Our modern day welfare and social services turn this around. Instead of working, there is a desire for free handouts. Instead of making something with their own hands so as to live quietly, if checks or deposits are not made, riots break out. Many look for handouts rather than hand ups. There is no longer the demand for personal improvement, personal responsibility, and personal integrity. Our modern welfare system has bred a new mindset that everything is owed and there should be no limits to what the government hands out. Government becomes the dependence and the god rather than God Himself.

As a Christian, we should be appalled at this. What do we see in society? Selfishness, demanding, demeaning, angry, and self destructive behavior, all being rewarded for their own failure to work with their hands. If you have, the expectation is that you will give to those who have not and have no intention on doing anything to help themselves. In essence, if we, as our nation was founded on Judeo Christian values, would simply put 2 Thessalonians 3:10 into practice, there will be a large work force ready to go. Work is good and healthy. Our society has made it too easy to be lazy.

We have seen this play out before in America.

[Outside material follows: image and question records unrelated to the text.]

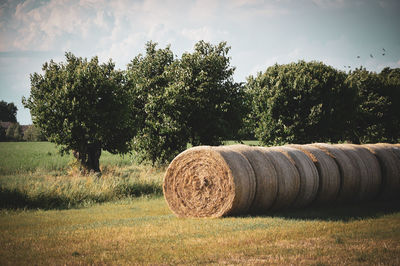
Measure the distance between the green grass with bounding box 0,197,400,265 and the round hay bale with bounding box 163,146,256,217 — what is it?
0.61 m

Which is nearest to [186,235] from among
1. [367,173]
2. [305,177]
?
[305,177]

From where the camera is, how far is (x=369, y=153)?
15.5m

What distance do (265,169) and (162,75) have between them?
19.8 metres

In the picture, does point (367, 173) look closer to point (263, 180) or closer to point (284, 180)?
point (284, 180)

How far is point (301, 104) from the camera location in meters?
30.0

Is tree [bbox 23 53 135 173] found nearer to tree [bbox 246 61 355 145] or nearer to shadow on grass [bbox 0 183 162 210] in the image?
shadow on grass [bbox 0 183 162 210]

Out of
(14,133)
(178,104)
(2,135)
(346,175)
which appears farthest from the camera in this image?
(14,133)

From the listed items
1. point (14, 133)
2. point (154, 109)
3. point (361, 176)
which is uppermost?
point (154, 109)

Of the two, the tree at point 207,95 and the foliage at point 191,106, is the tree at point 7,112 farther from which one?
the tree at point 207,95

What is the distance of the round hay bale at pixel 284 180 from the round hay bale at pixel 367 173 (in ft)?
12.0

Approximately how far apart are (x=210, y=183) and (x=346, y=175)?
18.9 feet

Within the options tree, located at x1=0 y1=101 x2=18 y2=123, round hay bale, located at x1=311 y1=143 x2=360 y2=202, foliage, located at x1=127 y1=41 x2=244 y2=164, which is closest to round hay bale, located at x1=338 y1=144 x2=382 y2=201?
round hay bale, located at x1=311 y1=143 x2=360 y2=202

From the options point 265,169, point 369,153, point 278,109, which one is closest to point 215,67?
point 278,109

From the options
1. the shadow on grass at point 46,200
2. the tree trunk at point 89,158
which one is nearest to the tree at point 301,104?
the tree trunk at point 89,158
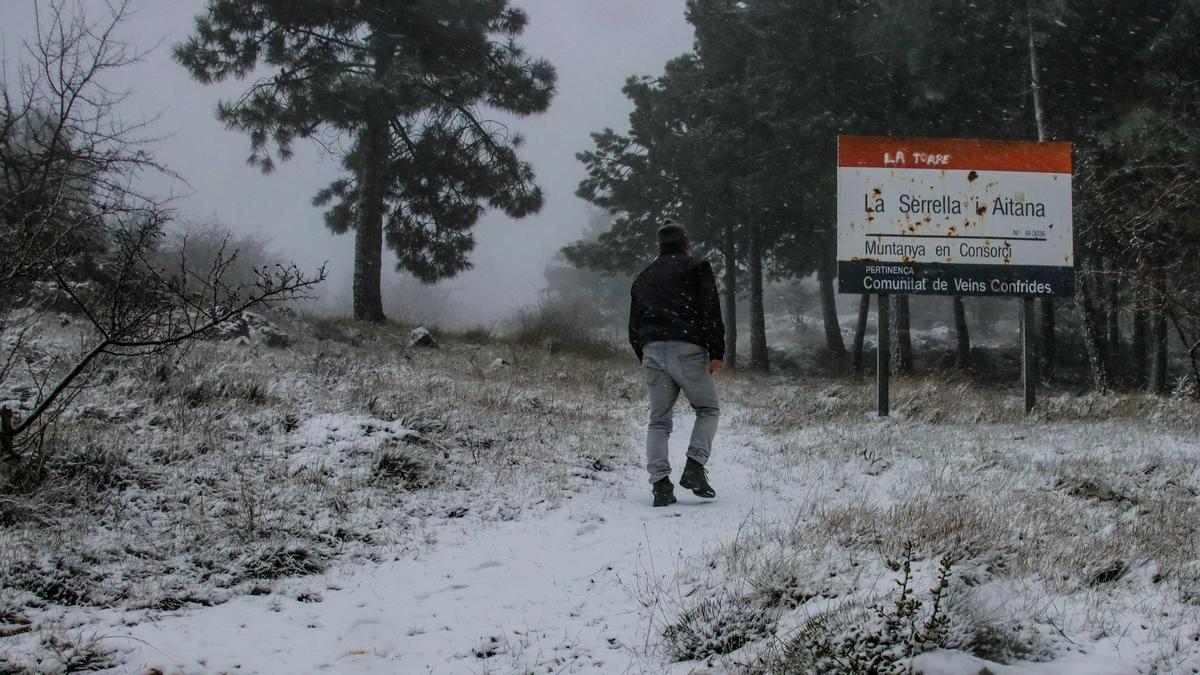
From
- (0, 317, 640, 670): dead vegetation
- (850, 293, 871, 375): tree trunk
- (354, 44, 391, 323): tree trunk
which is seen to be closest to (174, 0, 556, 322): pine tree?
(354, 44, 391, 323): tree trunk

We will not delve into it now, but do a search for the Common Storehouse System in Jamestown and Plymouth (here is a good link: Sound familiar to our modern day? I think so. Except it is now becoming less and less carrying the financial burden and more and more taking out. This is backward to what God established and the result has been devastating to our nation and culture.

A Christian should not fall into this trap. They should look at what the Bible says about work, working, and working with the hands. They should desire to be content with their labors so they have enough. This then allows them to be generous (We could note many Bible verses, but here are two good searches:;

I know the argument will now be made.

“Are you willing to starve everyone? That is not very Christian.”

The answer, what does the Bible say (2 Thessalonians 3:10), and it depends? Are we helping peoplt to climb up, or stay where they are? I think the welfare system should be overhauled and I do believe it should be returned to the local communities, not the federal government. But beyond this, the local church and ministries really played a large part in helping with the hungry. Larry Burkett lays out a very powerful article which goes into detail about welfare and work. Read what is said. The focus is not on maintaining the state of dependence, but moving those recipients to a state of productivity. There are times when there is a need for help from the government. I myself have been a recipient of said help. However, I got the help, got reestablished, and got off the social help as fast as I could. I did not stay on it permanently. That is an acceptable way to use the system. It is a help up and not a hand out.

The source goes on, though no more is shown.